Exercise directions:
Carry on the blog post about deciding which story ideas are worth pursuing, picking up right after its final sentence.

Document extract:
────────────────────

Posted by: Scott    Tags:      Posted date:  November 20, 2007  |  No comment


For a writer, the true question isn’t “Where do you get your ideas?,” but instead, “How do you decide which of the many hundreds of ideas you get is worth pursuing?” If the subconscious is a garden, the issue for me has never been one of fertilizing, but rather of pruning.

For example, when I learned that Jacques Futrelle, the author of the “Thinking Machine” stories I’d loved as a kid (such as the classic “The Problem of Cell 13”), died aboard the Titanic, a story idea immediately came to me. What if Futrelle himself had a detecting adventure onboard similar to those of his creation Prof. Augustus S. F. X. Van Dusen, and died trying to save the doomed ship? Perhaps the only reason there had been any survivors at all was because of something he did, and he sacrificed his life on behalf of those who made it out alive. I’m sure there’s an intriguing story to be built of that, but other ideas attracted me more, so it will be up to someone else to write.

Then there was the time I learned that Charles Dickens, who’d died before completing The Mystery of Edwin Drood, had once offered to tell Queen Victoria how the series was to end, so she wouldn’t have to live in suspense like a commoner. The incident could very well be apocryphal, and besides, she supposedly refused anyway. But what if she hadn’t rejected Dickens’ gift? When if Queen Victoria was the only person in the world who truly knew how the novel was to end, but kept it to herself? After all, that secret would be one of her most valuable possessions. I once thought of writing the last chapter of Drood as told by Queen Victoria, but soon decided that, too, was a tale best left to someone else.

────────────────────

Given information:
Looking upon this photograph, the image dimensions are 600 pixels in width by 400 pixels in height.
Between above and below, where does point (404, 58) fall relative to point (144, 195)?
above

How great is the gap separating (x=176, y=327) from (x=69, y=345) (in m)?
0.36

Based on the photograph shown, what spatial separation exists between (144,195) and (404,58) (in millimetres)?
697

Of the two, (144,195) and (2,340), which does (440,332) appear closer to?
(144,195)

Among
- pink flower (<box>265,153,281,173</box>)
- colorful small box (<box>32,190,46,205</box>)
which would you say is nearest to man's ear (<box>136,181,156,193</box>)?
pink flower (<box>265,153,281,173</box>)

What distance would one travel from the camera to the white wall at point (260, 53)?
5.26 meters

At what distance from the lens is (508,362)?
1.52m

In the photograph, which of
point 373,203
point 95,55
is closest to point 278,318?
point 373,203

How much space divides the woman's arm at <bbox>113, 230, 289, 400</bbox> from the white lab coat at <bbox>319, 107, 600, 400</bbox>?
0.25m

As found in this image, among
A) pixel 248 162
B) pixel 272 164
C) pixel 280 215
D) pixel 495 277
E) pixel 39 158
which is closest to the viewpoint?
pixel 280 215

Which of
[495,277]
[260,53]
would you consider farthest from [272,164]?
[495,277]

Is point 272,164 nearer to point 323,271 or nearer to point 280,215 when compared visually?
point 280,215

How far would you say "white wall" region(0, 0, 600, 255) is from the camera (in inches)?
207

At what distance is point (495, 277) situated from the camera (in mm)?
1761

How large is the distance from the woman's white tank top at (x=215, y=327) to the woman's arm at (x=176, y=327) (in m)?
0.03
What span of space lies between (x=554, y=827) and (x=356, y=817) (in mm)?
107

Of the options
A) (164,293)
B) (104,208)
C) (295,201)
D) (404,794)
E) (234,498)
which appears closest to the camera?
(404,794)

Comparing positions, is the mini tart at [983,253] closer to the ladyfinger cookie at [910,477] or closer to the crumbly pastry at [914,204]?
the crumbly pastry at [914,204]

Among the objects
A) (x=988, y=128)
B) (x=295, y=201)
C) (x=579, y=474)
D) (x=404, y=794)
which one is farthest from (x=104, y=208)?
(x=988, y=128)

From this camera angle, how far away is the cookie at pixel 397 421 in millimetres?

────────────────────

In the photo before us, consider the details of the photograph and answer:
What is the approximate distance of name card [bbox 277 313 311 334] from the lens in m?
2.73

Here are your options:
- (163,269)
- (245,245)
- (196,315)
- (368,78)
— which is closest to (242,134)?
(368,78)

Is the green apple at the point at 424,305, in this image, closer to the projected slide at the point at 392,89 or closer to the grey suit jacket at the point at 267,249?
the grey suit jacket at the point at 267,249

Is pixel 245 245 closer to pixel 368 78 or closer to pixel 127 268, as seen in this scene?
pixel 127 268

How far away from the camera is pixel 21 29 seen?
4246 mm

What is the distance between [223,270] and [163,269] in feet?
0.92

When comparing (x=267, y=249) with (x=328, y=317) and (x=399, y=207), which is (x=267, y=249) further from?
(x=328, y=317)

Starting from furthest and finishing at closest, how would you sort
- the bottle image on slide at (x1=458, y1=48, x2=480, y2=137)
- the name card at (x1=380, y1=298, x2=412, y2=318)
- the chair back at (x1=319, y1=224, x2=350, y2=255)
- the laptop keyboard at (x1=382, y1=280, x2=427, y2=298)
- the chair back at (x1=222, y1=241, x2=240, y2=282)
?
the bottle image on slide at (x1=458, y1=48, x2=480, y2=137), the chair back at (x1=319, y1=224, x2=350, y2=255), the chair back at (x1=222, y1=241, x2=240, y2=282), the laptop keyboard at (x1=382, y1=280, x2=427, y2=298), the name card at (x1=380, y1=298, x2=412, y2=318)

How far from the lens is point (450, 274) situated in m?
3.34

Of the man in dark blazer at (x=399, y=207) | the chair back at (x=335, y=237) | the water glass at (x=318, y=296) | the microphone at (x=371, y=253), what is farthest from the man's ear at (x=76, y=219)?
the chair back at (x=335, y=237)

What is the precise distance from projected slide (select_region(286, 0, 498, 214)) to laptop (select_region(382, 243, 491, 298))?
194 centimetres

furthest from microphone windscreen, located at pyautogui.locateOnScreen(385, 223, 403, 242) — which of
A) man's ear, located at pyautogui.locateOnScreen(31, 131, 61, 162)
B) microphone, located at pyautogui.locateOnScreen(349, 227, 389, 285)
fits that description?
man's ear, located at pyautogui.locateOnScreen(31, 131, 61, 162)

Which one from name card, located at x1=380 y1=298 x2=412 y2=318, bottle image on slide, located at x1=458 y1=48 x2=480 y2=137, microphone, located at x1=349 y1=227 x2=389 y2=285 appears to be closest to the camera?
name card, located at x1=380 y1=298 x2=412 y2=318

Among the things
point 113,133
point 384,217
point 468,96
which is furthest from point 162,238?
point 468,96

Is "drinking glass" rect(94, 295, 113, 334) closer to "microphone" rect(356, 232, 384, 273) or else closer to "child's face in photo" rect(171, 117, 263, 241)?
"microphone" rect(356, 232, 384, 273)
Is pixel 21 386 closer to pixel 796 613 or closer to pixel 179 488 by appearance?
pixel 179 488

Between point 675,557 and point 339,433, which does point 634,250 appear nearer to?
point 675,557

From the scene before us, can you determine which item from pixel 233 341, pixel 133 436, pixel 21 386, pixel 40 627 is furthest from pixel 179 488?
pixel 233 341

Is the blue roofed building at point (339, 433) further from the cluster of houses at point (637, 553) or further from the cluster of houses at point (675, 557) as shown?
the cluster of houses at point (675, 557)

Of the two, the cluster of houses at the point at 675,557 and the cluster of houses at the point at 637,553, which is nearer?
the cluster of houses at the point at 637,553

────────────────────

Exercise output:
PortableObituary

Well, inspiration just happened again. I was skimming The Portable Obituary, an encyclopedia of celebrity deaths written by Michael Largo, who’d won a Stoker Award for his previous non-fiction book. In it, he shares the fact (which might be widely known, but was new to me) that novelist Albert Camus, author of The Stranger, apparently died in a car crash while carrying in his pocket an unused train ticket to the same destination to which he’d been driving, as if he’d changed his mind at the last minute. I’m sure there’s a story to be mined out of this nugget of information as well, either an existential tale of how Camus had come to change his mind, or an alternate history detailing what that train trip would have been like.

In any event, this recent fact, like those two earlier occurrences, will not be written by me. (Who knows? Perhaps they’ve even already been written by others, and I’m unaware of it.) I have hundreds of other ideas I find far more intriguing. So I offer these to the blogosphere to be fleshed out by anyone who wants them.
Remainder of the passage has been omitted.